The longer I have realized this about myself the more I’ve come to accept myself as who I am and what I am blessed with. But this wasn’t always the case. If anyone is struggling like I have, I feel you. I came up with a few tricks over the years and once I let mentally let them kick in, it did make a difference.

Learn to compete with yourself instead of others.

This was hard for me. I actually found this strategy on google in the middle of a workday (Dave Ramsey came up with it), when I really needed it. When I see someone doing something, that could be the exact same thing I am doing, but my result sucks, I start to get so down on myself. I started just trying over and over to remind myself that I can get better and that it’s not about them.

Accept yourself where you are in your life.

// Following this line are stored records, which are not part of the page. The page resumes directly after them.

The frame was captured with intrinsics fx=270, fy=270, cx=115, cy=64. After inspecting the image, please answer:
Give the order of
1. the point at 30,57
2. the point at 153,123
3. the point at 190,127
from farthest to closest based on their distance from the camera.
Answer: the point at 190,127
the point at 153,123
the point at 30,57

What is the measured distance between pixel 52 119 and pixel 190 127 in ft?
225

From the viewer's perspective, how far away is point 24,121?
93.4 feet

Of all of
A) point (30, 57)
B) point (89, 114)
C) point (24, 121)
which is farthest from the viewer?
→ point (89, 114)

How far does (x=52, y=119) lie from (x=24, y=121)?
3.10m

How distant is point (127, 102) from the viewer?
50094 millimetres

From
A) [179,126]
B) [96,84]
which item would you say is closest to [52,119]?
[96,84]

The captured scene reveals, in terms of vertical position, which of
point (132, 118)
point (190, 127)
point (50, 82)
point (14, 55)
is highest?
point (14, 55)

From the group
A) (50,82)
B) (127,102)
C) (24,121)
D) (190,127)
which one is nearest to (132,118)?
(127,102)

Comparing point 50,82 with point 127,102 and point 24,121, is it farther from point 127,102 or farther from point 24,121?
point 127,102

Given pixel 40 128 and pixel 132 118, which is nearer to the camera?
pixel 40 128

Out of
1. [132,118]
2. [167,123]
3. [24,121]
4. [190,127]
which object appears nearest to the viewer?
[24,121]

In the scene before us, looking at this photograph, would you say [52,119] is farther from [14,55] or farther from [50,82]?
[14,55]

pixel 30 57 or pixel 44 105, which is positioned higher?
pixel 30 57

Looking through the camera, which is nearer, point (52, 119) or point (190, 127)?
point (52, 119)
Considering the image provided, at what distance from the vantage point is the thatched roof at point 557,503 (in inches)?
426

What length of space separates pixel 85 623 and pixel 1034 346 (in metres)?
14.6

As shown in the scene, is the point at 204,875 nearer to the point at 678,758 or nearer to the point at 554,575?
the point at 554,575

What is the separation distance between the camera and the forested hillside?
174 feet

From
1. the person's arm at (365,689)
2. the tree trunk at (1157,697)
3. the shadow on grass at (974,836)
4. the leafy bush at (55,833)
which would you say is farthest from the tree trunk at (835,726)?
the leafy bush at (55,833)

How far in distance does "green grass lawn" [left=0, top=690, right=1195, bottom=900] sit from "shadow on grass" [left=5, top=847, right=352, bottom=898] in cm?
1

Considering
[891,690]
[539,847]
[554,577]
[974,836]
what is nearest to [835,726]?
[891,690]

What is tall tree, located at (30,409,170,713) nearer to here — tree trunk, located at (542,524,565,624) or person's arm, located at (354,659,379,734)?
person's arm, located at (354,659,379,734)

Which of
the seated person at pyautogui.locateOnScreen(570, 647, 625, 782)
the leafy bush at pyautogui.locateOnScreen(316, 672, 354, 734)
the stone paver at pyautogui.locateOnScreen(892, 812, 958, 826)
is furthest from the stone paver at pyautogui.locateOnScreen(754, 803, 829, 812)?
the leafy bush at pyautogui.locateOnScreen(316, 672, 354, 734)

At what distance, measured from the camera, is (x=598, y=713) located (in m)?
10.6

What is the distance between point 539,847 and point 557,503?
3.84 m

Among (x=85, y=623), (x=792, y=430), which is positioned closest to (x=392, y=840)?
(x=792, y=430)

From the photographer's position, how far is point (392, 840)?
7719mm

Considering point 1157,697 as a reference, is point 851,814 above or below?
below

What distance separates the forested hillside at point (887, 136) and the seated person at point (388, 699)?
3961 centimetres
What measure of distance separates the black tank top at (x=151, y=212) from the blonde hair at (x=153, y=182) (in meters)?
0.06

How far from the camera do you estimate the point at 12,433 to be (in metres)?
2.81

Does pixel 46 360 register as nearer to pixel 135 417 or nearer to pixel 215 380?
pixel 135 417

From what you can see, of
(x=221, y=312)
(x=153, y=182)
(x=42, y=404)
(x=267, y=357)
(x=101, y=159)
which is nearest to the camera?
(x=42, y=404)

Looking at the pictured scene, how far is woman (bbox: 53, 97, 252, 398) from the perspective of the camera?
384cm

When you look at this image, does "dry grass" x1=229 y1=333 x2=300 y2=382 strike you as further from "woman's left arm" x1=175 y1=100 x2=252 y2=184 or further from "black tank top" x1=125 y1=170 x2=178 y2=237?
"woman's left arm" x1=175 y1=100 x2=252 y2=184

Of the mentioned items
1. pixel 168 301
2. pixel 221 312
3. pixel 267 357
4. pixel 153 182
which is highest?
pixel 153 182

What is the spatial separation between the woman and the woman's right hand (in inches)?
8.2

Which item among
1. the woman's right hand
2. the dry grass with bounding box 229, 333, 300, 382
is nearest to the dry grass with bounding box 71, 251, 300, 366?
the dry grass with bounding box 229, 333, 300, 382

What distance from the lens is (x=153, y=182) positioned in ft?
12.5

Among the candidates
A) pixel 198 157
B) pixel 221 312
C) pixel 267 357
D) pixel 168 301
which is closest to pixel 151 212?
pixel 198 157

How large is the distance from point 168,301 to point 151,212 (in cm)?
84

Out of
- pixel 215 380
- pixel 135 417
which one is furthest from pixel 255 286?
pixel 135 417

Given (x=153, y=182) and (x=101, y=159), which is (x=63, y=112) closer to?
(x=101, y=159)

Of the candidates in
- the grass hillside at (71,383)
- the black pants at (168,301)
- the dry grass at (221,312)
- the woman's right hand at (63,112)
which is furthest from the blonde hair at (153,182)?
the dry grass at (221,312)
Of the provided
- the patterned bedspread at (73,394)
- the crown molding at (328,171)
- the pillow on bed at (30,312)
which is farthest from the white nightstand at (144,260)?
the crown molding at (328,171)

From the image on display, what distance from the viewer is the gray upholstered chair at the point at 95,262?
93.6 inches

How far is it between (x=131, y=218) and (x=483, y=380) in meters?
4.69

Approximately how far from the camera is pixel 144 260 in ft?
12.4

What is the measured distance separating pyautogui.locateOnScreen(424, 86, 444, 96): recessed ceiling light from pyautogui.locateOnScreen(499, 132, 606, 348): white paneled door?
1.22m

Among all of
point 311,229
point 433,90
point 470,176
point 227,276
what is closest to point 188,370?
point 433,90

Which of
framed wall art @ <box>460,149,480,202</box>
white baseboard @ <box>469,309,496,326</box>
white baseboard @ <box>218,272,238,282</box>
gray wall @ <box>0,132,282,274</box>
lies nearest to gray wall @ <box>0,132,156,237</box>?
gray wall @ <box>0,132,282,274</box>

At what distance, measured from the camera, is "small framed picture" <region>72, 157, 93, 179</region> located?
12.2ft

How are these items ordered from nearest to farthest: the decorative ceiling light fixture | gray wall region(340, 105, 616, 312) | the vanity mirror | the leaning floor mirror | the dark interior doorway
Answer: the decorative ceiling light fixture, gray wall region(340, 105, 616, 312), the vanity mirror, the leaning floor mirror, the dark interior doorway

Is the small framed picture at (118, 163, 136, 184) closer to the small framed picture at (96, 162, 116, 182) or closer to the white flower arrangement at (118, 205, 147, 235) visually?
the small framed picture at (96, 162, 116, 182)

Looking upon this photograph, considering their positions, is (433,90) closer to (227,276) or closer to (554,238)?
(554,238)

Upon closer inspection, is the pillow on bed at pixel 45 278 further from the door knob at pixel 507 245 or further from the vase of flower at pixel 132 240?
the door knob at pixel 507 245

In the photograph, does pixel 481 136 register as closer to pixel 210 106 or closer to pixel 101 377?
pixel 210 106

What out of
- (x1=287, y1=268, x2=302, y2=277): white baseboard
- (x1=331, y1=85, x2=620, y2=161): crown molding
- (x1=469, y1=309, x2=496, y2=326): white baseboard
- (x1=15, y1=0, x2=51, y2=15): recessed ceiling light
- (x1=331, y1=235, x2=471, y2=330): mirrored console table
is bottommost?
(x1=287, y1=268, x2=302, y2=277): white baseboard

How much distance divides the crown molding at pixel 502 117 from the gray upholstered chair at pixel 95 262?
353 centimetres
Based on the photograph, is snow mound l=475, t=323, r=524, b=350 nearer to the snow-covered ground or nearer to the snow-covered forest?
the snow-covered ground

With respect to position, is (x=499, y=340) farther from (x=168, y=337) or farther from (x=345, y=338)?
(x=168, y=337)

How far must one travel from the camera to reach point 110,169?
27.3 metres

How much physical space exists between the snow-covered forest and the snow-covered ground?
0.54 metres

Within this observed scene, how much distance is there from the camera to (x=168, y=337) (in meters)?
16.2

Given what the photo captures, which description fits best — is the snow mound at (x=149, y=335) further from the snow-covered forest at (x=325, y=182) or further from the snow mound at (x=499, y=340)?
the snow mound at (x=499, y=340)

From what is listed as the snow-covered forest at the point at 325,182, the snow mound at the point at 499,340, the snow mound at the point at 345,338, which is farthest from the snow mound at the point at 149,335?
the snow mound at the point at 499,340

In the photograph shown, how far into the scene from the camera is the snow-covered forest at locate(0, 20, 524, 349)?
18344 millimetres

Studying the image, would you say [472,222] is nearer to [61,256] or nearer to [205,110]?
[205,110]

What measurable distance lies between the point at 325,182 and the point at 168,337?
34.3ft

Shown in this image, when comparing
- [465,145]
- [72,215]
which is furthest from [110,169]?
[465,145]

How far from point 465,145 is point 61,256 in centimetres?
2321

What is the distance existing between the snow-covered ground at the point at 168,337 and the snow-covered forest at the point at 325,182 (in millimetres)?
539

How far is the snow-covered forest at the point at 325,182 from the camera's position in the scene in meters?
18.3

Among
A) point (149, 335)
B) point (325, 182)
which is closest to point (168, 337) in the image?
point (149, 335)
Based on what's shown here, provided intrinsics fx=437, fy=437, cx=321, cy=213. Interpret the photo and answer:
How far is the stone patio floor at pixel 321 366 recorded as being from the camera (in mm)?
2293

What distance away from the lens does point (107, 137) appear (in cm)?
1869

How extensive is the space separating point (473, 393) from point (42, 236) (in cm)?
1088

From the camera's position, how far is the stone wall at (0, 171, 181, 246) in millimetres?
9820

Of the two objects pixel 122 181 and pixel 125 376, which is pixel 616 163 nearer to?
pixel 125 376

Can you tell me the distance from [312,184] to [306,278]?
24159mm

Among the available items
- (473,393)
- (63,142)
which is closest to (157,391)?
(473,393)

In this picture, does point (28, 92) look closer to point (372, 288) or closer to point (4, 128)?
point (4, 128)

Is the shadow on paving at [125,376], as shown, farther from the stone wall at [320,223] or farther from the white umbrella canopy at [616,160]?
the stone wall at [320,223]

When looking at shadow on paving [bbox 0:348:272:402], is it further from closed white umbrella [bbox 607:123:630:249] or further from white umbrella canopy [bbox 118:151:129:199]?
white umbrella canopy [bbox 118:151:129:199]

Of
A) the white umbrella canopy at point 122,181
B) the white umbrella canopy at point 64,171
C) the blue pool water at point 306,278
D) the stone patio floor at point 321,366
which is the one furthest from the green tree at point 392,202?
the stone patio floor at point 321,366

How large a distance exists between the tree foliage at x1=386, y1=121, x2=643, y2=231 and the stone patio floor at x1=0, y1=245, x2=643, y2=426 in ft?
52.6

Another tricky one for me. Dustin and I started our family at a young age. We both we in college full time and working full time. There were a lot of couples who we knew that had kids around our kids’ age. Those people had beautiful homes, beautiful cars, and could go on beautiful vacations each year. At that point in our life, we were struggling to make ends meet. I’m not sure that I learned this lesson until we were out of this stage in our life. It’s a really hard one to accept. But everything is as it’s supposed to be. We learned so much from the struggles we went through. This is something I wish someone would have told me because learning it on my own was a struggle.  

Focus on what you have, rather than what you want.

Count your blessings. There have to be good things in your life that you can focus on while you move forward.

Remember that Social Media is full of altered realities.

What you see isn’t always what you get. Filters and small clips of a person’s reality is all you get. So, you may see a glimpse of someone’s life, but you don’t really know what’s happening behind the scenes.

Acknowledge your strengths.

Make it about you for a minute. Show off. You are just as great as you think everyone else is.

Focus on the journey.

We’re all trying to make it somewhere. We all have goals. Whether it’s to be a CEO, buy a new home, or go on a fancy vacation…we are all trying to get somewhere. The journey has nothing to do with what everyone else is doing. It focuses specifically on you. Another thing I really struggled learning and, again, probably learned the hard way, by missing out on parts of life.

Something I have been telling myself lately is that I only get one life. Not only do I compare myself to so many different women out there, but I compare my kids to other kids. During that time, I am unable to be unapologetically happy. Once I realized that, something clicked. It’s definitely not easy and I don’t personally think I’ll ever be able to completely stop comparing myself to others (and maybe even my kids to other kids), but I do know that I don’t want to waste my life thinking about other people’s lives.